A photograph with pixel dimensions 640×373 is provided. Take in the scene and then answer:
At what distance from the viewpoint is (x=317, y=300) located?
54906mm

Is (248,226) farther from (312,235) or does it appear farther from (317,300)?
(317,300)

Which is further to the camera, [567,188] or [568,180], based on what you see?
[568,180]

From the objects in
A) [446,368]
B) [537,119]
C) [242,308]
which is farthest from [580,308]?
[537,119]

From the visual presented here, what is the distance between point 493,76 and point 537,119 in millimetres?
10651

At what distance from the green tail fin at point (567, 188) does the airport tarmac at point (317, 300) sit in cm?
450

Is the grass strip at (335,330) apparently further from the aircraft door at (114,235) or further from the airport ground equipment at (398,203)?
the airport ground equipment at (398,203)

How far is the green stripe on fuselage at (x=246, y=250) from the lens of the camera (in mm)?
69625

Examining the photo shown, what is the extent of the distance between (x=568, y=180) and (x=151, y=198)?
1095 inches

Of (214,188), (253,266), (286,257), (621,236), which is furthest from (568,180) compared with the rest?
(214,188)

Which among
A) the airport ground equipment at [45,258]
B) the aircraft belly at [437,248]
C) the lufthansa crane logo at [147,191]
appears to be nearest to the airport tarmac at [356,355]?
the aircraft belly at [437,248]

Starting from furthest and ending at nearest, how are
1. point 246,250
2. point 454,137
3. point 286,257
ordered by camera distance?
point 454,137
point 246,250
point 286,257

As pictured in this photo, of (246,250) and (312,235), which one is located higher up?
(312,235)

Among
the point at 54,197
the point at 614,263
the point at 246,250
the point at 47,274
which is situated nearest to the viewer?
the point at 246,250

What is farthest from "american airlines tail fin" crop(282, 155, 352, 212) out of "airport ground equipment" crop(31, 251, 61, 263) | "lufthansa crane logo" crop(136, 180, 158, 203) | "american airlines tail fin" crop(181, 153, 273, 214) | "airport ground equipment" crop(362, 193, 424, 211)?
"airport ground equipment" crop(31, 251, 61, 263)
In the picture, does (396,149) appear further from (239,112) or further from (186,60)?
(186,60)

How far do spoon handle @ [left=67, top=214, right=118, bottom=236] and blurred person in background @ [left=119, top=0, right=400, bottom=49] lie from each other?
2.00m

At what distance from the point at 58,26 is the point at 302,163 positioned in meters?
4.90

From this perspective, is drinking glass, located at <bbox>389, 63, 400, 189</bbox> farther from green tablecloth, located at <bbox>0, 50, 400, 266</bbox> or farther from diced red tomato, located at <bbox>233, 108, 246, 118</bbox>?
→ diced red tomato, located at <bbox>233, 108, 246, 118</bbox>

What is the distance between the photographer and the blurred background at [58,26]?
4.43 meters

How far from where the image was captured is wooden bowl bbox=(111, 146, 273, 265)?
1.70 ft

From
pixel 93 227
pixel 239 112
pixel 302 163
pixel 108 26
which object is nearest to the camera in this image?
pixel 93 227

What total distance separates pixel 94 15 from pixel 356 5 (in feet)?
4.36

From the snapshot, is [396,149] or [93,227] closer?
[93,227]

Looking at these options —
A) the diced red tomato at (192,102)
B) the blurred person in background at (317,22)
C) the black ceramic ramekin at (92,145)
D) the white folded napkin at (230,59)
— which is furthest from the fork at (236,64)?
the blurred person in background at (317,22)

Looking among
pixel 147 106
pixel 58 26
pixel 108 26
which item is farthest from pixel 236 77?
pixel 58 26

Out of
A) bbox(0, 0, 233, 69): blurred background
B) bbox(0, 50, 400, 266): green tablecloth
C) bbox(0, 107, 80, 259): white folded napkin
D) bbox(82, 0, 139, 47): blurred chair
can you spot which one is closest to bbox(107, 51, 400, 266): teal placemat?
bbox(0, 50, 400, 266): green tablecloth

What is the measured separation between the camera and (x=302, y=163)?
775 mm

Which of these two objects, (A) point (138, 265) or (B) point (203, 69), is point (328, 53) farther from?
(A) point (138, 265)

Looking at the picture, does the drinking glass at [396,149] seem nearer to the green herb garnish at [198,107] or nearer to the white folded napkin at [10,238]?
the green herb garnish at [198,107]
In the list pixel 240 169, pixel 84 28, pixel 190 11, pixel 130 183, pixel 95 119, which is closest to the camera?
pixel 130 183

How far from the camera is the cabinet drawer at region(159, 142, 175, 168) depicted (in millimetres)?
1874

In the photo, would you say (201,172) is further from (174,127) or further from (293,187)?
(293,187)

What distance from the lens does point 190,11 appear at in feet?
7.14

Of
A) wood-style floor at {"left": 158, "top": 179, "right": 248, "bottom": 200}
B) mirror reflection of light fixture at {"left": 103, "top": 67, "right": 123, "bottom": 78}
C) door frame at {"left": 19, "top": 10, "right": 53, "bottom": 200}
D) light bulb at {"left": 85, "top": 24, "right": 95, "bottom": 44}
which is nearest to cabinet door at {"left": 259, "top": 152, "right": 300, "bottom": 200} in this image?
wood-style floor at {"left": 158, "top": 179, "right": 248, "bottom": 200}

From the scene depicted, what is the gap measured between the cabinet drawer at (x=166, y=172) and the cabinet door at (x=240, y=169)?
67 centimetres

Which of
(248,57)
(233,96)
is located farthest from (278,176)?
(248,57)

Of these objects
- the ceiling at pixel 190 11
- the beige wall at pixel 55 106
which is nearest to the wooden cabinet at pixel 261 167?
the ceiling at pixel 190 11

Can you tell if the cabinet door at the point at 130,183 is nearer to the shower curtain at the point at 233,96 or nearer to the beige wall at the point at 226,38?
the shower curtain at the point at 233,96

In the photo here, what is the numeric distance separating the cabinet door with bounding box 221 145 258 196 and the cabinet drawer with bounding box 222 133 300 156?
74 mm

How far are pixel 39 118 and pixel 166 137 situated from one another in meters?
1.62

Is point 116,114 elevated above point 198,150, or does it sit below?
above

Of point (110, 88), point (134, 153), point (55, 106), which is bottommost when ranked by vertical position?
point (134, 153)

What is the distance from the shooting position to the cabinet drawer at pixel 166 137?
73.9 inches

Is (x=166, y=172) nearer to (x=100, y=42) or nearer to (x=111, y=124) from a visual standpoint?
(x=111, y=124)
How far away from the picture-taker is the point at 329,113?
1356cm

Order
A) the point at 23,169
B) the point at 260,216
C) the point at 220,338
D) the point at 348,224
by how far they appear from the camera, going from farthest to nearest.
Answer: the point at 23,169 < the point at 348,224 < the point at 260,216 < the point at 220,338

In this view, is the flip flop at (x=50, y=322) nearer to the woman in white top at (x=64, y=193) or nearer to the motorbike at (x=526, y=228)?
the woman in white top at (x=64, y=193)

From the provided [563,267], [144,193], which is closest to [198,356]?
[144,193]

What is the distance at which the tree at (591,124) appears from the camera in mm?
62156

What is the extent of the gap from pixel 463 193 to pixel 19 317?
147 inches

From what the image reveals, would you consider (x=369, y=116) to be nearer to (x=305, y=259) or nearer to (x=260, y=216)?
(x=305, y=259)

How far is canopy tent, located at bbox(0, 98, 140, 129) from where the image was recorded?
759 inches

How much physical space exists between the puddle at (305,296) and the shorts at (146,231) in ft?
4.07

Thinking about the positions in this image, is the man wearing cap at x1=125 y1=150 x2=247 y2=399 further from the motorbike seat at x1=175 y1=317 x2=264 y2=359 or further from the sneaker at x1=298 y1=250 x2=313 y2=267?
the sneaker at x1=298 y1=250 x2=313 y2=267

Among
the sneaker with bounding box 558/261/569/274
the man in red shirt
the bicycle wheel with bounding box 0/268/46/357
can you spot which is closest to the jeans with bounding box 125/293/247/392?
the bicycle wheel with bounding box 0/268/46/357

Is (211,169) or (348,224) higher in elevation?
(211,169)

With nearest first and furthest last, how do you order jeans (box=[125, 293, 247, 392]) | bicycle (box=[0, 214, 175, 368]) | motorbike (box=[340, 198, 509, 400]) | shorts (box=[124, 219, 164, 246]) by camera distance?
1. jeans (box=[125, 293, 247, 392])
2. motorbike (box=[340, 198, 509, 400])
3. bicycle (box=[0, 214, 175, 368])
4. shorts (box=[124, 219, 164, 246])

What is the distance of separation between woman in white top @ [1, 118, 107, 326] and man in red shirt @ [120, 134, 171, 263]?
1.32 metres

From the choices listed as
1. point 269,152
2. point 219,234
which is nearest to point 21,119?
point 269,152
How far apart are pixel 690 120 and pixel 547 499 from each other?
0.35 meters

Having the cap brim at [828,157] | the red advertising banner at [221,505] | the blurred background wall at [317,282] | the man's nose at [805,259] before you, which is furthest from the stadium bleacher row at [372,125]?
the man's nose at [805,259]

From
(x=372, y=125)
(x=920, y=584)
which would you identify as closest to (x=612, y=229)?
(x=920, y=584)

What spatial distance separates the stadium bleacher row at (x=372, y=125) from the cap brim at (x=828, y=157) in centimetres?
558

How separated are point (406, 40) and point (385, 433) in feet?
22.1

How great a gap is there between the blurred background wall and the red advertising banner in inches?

════════════════

Reproduce, word for word, only the lines from the one that contains "Having the cap" through the final line.

Having the cap brim at [828,157] | the red advertising banner at [221,505] | the blurred background wall at [317,282] | the man's nose at [805,259] before you, which is furthest from the stadium bleacher row at [372,125]?
the man's nose at [805,259]

From
(x=372, y=125)
(x=920, y=584)
which would you identify as closest to (x=612, y=229)?
(x=920, y=584)

What spatial distance separates the stadium bleacher row at (x=372, y=125) from the cap brim at (x=828, y=157) in centimetres?
558

How separated are point (406, 40) and point (385, 433) in feet?
22.1

How great a gap is there between the blurred background wall and the red advertising banner in inches?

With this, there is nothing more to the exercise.